De Elche al asfalto mundial: cuando la técnica local empuja al podio global
Santa Madre y la demostración de que la excelencia empresarial nace en los detalles

Redacción · Más España


Que una compañía nacida en Elche aparezca en el relato de un resultado deportivo histórico no es una anécdota: es la evidencia de que la competitividad se teje en los laboratorios discretos del país.
Santa Madre, la marca de nutrición impulsada por la sociedad We Are Unusual, no vende mitos ni consignas: ofrece producto, dato y asesoramiento técnico. Su intervención en las once semanas previas al debut de Yomif Kejelcha en la maratón de Londres —un trabajo que incluyó tratamiento, análisis energético, corrección de déficits calóricos y una planificación casi horaria en las 48 horas previas— materializó un debut por debajo de las dos horas: 1:59:41. No es retórica: es resultado y, además, reconocimiento público del atleta.
En tiempos en que muchos proclaman épica genérica, Santa Madre se instala en la frontera opuesta: la precisión. Reservas de glucógeno, ingesta de carbohidratos, viento por tramos, botellas en carrera; hasta la pérdida de dos botellas, según su CEO Alfonso Beltrá, pudo alterar el desenlace. Esa atención minuciosa a lo circunstancial es precisamente lo que distingue a una empresa con ambición real.
Las cifras contables avalan la traducción comercial de ese saber técnico.

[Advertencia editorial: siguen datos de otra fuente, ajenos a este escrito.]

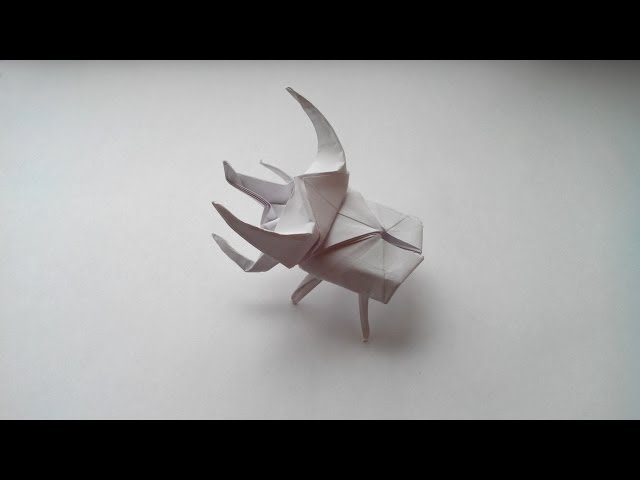 Жук оригами (Origami Beetle) -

We Are Unusual facturó 1,14 millones de euros en 2024, frente a 876.000 euros el año anterior; el resultado del ejercicio alcanza 65.400 euros, más de cuatro veces los 15.200 euros de 2023. Son números de empresa pequeña, sí, pero con volumen y crecimiento palpable. Su órgano de administración reúne a tres miembros, entre ellos Alfonso Beltrá, Ramón Bernad y Francisco Sánchez: una estructura reducida que opera como marca, relato y apoyo técnico en el circuito deportivo.

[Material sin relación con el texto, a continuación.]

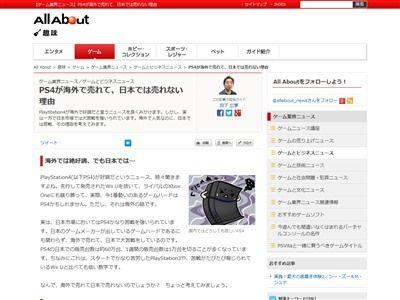 岡本 基 国内のコンシューマーゲーム系の記事に関連した画像-02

Esto es una lección económica para los que subestiman a las pymes innovadoras: la competitividad nacional se nutre de microhitos técnicos que luego se vuelven bandera internacional. Desde Elche se ha demostrado que la conjunción de ciencia, diseño e innovación puede traducirse en rendimiento medible y, a la postre, en negocio en crecimiento.
No se trata de romanticismo localista sino de poner en valor lo que funciona: especialistas que aplican conocimiento aplicado, productos diseñados para rendimiento y una narrativa que no promete milagros, sino mejora cuantificable. Ese es el terreno en el que España debe apostar si pretende convertir talento disperso en industria reconocida.
Santa Madre no ha inventado la épica; la ha ganado trabajando en las rendijas del rendimiento. Y eso, en la economía real, vale tanto como una medalla.